Il presupposto - stigmatizzato dai Giudici europei nel caso Teckal - della mancanza di un rapporto contrattuale intersoggettivo tra affidante e affidatario è stato declinato, nella giurisprudenza nazionale, in termini di relazione organica: la società in house costituisce una «longa manus dell'ente pubblico affidante secondo un modello di organizzazione interno, articolato nel modo stimato più adatto per giungere a operare» ( Cons. Stato, Sez. V, 7 febbraio 2020, n. 964 ) e «agisce come un vero e proprio organo dell'Amministrazione dal punto di vista sostanziale» ( Cons. Stato, Sez. II, 24 luglio 2020, n. 4728 ).

I requisiti coniati a livello pretorio sono stati positivizzati in sede di recepimento delle direttive europee in materia di contratti pubblici dell'anno 2014 (id est, direttiva n. 24/2014/UE - c.d. Direttiva appalti; direttiva n. 23/2014/UE - c.d. Direttiva concessioni; direttiva n. 25/2014/UE - c.d. Direttiva settori speciali) ad opera del decreto legislativo 18 aprile 2016, n. 50, il quale ha eccettuato il modello dell'in house dall'applicazione delle regole del Codice dei contratti pubblici.

In seguito il legislatore è intervenuto - in chiave tipologica - introducendo l'archetipo normativo della società in house in sede di adozione del Testo unico in materia di società a partecipazione pubblica (c.d. TUSP - cfr. articolo 16 del decreto legislativo 19 agosto 2016, n. 175 ).

* * * * *

- **CONSEGNE**
(1) Rispondi alle seguenti domande sul brano sulle società in house.
(a) Quale decreto legislativo ha positivizzato i requisiti coniati a livello pretorio?
(b) In quale testo unico il legislatore ha introdotto l'archetipo normativo della società in house, e con quale articolo?
(c) Secondo la sentenza del Consiglio di Stato, Sez. II, 24 luglio 2020, n. 4728, come agisce la società in house?
(2) Prosegui il brano sulle società in house a partire dall'ultima frase riportata.
Le voci riportate più avanti sono materiale a sé, distinto dal brano sulle società in house.

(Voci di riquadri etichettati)

* * * * *

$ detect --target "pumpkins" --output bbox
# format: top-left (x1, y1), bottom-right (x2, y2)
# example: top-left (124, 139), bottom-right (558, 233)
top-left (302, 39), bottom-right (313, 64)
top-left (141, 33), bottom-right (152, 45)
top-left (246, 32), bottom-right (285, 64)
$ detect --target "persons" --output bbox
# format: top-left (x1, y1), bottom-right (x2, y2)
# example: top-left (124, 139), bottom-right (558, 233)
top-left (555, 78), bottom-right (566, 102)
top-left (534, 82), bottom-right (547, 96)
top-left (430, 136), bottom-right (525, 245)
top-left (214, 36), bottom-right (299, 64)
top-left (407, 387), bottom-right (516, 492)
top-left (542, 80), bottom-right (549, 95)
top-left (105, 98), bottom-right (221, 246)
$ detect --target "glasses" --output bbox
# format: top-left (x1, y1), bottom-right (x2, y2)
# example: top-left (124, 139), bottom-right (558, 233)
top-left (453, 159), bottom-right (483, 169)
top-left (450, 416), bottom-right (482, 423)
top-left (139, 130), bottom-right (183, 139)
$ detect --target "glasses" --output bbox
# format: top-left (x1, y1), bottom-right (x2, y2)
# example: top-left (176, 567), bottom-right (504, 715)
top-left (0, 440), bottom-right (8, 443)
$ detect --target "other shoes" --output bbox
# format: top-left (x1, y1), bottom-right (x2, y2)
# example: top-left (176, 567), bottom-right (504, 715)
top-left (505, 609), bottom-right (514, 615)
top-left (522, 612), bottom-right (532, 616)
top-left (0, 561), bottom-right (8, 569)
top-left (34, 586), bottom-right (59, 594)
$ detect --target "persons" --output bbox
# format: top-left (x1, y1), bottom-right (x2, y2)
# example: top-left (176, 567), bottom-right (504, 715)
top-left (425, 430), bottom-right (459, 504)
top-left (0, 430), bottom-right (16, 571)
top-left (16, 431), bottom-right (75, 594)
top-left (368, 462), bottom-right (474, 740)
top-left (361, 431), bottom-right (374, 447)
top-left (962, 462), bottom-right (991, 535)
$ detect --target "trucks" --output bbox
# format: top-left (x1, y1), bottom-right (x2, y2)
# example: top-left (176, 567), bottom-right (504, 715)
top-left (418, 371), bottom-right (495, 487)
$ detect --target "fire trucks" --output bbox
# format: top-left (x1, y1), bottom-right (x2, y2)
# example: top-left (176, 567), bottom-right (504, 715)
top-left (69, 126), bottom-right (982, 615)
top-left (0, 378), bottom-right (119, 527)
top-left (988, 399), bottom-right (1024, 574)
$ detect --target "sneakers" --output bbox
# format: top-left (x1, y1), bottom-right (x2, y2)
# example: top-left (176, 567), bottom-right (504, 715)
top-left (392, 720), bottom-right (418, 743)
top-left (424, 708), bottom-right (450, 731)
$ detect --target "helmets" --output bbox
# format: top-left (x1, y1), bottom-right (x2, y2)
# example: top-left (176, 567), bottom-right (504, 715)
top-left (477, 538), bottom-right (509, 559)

* * * * *

- **RISPOSTE SCRITTE**
(1)
(a) Il decreto legislativo 18 aprile 2016, n. 50.
(b) Nel Testo unico in materia di società a partecipazione pubblica (TUSP), con l'articolo 16 del decreto legislativo 19 agosto 2016, n. 175.
(c) Agisce come un vero e proprio organo dell'Amministrazione dal punto di vista sostanziale.

(2)
Per le società in house valgono - con riferimento alla forma e all'oggetto sociale - le medesime limitazioni valevoli, in generale, per le società a partecipazione pubblica: possono, rectius devono essere «costituite in forma di società per azioni o di società a responsabilità limitata, anche in forma cooperativa» (art. 3, co. 1); l'oggetto sociale non può prevedere lo svolgimento di «attività di produzione di beni e servizi non strettamente necessarie per il perseguimento delle […] finalità istituzionali» proprie della P.A. (art. 4, co. 1); le attività consentite sono esclusivamente quelle tassativamente previste dal medesimo TUSP (cfr. art. 4, co. 2).

Per quanto attiene, invece, agli elementi tipizzanti la società in house è tenuta a operare «in via prevalente con gli enti costituenti o partecipanti o affidanti» (art. 4, co. 4): la prevalenza è declinata con riferimento al fatturato e in termini percentuali, dovendo lo statuto societario prevedere che «oltre l'ottanta per cento del fatturato sia effettuato nello svolgimento dei compiti […] affidati dall'ente pubblico o dagli enti pubblici soci» (art. 16, co. 3).

Altro elemento tipizzante è costituito dal controllo analogo, essendo la società in house «in sostanza un braccio operativo della pubblica amministrazione, nei cui confronti la medesima esercita i poteri di direzione, vigilanza, controllo e indirizzo della gestione, del tutto simili ai poteri tipici di diritto amministrativo esercitati sui propri uffici e organi» (C. conti, Sez. reg. contr. Lombardia, 22 gennaio 2015, n. 15/2015/PRSE).

Il controllo analogo è suscettibile - nell'ipotesi in cui la società in house sia partecipata da una pluralità di soggetti pubblici - di esercizio in forma congiunta (cfr. Corte giust. UE, 13 novembre 2008, causa C-324/07 e 10 settembre 2009, causa C-573/07).

Secondo la giurisprudenza nazionale, al fine della qualificazione di una società in house è sufficiente la verifica della sussistenza di un controllo esercitato da un socio pubblico di maggioranza, non essendo normativamente richiesta, per il caso di controllo analogo esercitato congiuntamente da più Amministrazioni, «la coincidenza di queste ultime con tutte quelle titolari di una partecipazione al capitale sociale» ( Cass. civ., Sez. Un., 1 ottobre 2021, n. 26738 ).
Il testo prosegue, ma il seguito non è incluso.